Das Gericht sah es als erwiesen an, dass der Mann, der jahrelang als Busfahrer tätig war, zwischen Anfang November 2021 und Ende Oktober 2024 zwei Jungen im Alter von 13 Jahren überredet habe, mit ihm sexuelle Handlungen sowie Geschlechtsverkehr durchzuführen. Die Verfolgung des zunächst ebenfalls angeklagten sexuellem Missbrauchs einer 15-Jährigen, die der Mann im Zuge seiner Einlassung als seine „Freundin“ bezeichnet hatte, wurde eingestellt, da das Gericht Zweifel an der Erheblichkeit der Fälle hatte. Dies stieß bei den Angehörigen der Teenagerin auf Unverständnis. „Unglaublich“, kommentierte die Mutter der 15-Jährigen nach der Sitzung: „Die Taten sind doch nur ans Licht gekommen, weil sie ihn angezeigt hatte.“
Den Hergang schilderte der Richter in der Urteilsverkündung, wie folgt: Der 50-Jährige sei im Hersfelder Raum als Busfahrer eingesetzt gewesen, wo er sich im Laufe der Zeit mit einer Gruppe von sechs bis acht Jugendlichen angefreundet habe. Diese hätten dem Busfahrer immer wieder von Sorgen, Nöten und Problemen erzählt und sich ihm auf diese Weise anvertraut. „Sie sahen in ihm einen Freund, da spielte der Altersunterschied keine Rolle mehr“, erklärte der Richter. Unter den Jugendlichen sei auch einer der beiden Geschädigten gewesen, der in dem Prozess als Nebenkläger auftrat. Dieser habe während der Verhandlungen, die zum Schutz der Jugendlichen zu großen Teilen unter Ausschluss der Öffentlichkeit stattfand, beschrieben, dass er sich bezüglich seiner sexuellen Orientierung und Identität „desorientiert und unsicher“ gefühlt habe, führte Richter Becker weiter an. Der Angeklagte habe dem Jugendlichen angeboten, sich mit ihm auszuprobieren, was der Nebenkläger auch angenommen hätte. Dabei sei es erst zu oberflächlichen sexuellen Handlungen und später auch mehrfach zum Geschlechtsverkehr gekommen. Dazu habe der 50-Jährige den zum Tatzeitpunkt erst 13-jährigen Jungen unter anderem im Dienstfahrzeug mitgenommen, um mit ihm an abgelegene Orte zu fahren. Einmal habe er auch die 15-Jährige mitgenommen und dem 13-Jährigen anhand ihrer Anatomie die weiblichen Geschlechtsorgane erklärt.

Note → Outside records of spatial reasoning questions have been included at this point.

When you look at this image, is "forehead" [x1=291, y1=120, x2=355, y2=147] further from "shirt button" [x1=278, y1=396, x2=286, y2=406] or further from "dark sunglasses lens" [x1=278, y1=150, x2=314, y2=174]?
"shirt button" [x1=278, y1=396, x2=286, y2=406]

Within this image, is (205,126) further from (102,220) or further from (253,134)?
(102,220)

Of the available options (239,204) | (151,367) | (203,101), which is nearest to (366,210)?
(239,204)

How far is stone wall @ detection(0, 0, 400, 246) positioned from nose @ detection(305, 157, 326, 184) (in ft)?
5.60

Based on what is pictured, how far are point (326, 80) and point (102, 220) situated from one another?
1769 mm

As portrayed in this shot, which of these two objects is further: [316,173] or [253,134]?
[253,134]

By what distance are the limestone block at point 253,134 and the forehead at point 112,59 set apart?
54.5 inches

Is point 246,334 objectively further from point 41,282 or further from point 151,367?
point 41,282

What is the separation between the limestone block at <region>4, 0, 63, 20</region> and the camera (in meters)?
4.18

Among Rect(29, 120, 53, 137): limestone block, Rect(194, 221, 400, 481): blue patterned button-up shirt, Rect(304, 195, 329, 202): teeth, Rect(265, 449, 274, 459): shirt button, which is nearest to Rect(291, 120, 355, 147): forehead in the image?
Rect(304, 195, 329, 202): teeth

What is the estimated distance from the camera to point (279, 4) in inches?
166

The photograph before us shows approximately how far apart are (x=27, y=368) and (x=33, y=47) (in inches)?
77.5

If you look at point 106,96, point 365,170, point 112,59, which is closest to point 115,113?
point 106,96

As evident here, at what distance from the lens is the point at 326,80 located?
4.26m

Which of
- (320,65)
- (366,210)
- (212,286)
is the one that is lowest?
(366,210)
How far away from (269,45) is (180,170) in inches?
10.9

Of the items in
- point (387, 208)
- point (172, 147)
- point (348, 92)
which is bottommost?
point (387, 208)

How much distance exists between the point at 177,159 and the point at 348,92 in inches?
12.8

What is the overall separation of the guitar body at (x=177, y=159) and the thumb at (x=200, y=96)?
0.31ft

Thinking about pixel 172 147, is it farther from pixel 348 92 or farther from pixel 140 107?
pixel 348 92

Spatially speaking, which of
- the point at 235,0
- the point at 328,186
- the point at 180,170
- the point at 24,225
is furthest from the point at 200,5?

Der andere Geschädigte sei der zum Tatzeitpunkt 13-jährige Sohn einer langjährigen Bekannten des Angeklagten gewesen. Diesen habe er auch zu sich nach Hause eingeladen und dort mit ihm sexuelle Handlungen bis hin zum vollendeten Geschlechtsverkehr in zwei Fällen durchgeführt, so der Richter. Alle Handlungen seien dabei weitestgehend unter Einverständnis der Jungen geschehen, allerdings durch das junge Alter des Geschädigten sowie deren vulnerable Situation nicht vollumfänglich einvernehmlich gewesen, stellte der Richter klar: „Das Gericht geht davon aus, dass dem Angeklagten bewusst war, dass seine Handlungen strafbar sind.“ Er habe sich zwar nicht über den ausdrücklichen Gegenwillen eines anderen Menschen hinweggesetzt, allerdings dessen Unsicherheit, Unerfahrenheit und sexuelle Desorientierung ausgenutzt.

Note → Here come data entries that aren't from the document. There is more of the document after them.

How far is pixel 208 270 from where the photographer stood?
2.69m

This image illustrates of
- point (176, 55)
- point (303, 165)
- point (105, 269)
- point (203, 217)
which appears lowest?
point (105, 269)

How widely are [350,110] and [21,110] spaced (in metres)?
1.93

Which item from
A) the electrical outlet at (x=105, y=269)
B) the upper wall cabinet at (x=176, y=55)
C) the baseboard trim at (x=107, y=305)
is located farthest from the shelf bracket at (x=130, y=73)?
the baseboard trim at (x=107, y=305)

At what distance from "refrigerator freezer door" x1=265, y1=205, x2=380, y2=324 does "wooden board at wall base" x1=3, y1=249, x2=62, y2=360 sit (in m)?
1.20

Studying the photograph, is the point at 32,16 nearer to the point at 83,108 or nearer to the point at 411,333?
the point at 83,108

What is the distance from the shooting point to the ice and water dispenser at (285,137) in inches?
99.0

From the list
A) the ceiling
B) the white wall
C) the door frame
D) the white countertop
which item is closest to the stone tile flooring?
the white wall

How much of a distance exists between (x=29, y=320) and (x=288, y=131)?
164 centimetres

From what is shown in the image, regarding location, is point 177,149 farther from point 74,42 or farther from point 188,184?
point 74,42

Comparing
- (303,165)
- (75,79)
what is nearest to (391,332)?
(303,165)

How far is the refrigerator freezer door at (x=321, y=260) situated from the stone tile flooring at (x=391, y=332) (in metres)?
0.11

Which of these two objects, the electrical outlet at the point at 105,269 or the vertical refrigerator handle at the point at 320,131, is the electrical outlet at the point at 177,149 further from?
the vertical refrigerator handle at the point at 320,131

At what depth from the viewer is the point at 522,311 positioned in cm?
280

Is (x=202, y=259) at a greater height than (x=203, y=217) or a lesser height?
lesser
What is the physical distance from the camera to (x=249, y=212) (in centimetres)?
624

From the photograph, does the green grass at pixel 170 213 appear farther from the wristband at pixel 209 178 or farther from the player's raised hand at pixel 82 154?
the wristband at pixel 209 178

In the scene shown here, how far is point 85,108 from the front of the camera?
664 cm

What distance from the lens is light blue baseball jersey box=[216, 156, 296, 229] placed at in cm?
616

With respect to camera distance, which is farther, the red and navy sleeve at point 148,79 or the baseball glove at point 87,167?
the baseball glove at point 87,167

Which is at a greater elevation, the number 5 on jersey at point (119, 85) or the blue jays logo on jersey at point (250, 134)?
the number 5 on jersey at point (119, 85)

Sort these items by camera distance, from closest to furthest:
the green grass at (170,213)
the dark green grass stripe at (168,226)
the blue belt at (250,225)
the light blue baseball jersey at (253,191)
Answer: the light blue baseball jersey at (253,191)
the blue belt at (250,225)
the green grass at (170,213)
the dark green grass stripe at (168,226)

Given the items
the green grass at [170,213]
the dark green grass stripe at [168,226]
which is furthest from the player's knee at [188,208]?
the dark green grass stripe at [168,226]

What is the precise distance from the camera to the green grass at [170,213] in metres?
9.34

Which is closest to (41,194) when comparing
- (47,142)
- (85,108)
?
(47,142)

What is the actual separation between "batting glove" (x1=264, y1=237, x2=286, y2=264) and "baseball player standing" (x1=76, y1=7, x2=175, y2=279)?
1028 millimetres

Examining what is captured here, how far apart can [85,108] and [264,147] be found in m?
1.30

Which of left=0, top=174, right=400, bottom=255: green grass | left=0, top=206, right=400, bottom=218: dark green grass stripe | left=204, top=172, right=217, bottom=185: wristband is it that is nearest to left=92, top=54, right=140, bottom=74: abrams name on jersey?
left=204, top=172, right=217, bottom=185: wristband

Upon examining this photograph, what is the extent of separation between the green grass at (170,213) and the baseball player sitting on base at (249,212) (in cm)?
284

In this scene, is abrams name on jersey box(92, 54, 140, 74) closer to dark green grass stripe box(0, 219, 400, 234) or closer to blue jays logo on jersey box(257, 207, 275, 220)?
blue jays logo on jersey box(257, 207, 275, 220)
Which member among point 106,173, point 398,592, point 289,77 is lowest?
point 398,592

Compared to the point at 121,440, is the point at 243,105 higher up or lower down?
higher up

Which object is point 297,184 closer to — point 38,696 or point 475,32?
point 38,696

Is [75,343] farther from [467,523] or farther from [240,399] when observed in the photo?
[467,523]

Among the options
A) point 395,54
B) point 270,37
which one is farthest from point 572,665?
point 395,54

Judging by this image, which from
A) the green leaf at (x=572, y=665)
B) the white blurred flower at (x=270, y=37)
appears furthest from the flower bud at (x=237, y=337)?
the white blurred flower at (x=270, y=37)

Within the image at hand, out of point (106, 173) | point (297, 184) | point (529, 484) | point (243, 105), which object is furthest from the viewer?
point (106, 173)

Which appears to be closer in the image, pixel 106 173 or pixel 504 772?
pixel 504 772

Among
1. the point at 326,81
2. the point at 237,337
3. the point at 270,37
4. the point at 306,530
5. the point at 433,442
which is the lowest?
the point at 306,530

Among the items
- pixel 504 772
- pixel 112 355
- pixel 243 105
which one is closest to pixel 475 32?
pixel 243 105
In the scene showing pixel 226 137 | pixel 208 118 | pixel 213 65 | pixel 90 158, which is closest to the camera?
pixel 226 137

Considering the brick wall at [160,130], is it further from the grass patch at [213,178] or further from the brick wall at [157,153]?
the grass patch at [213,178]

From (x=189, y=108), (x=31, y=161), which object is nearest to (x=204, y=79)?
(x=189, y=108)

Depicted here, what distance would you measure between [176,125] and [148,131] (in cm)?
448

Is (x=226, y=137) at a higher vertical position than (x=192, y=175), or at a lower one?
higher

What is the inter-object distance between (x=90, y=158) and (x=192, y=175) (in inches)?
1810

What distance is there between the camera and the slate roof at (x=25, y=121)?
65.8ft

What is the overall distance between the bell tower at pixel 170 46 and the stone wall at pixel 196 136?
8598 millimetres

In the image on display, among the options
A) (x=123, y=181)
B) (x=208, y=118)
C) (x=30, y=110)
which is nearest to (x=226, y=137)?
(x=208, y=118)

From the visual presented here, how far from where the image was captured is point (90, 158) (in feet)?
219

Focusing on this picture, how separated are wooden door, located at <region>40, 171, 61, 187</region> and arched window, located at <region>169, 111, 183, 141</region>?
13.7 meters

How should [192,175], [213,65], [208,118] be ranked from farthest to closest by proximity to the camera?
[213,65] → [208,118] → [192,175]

„Das Gericht sieht eine Gesamtfreiheitsstrafe von sechs Jahren und sechs Monaten als vollkommen angemessen, aber auch mindestens erforderlich an“, erläuterte der Richter. Die Schwere der Taten habe sich auf das Strafmaß ausgewirkt. Strafmindernd hätten sich hingegen das vollumfängliche Geständnis des Angeklagten, seine spürbar ernst gemeinte Reue, die Tatsache, dass er nicht vorbestraft sei, sowie sein Versuch, sich bei einem der Geschädigten zu entschuldigen ausgewirkt. Der Angeklagte muss die Kosten des Verfahrens tragen. Über die Höhe des zu zahlenden Schmerzensgeldes muss noch entschieden werden.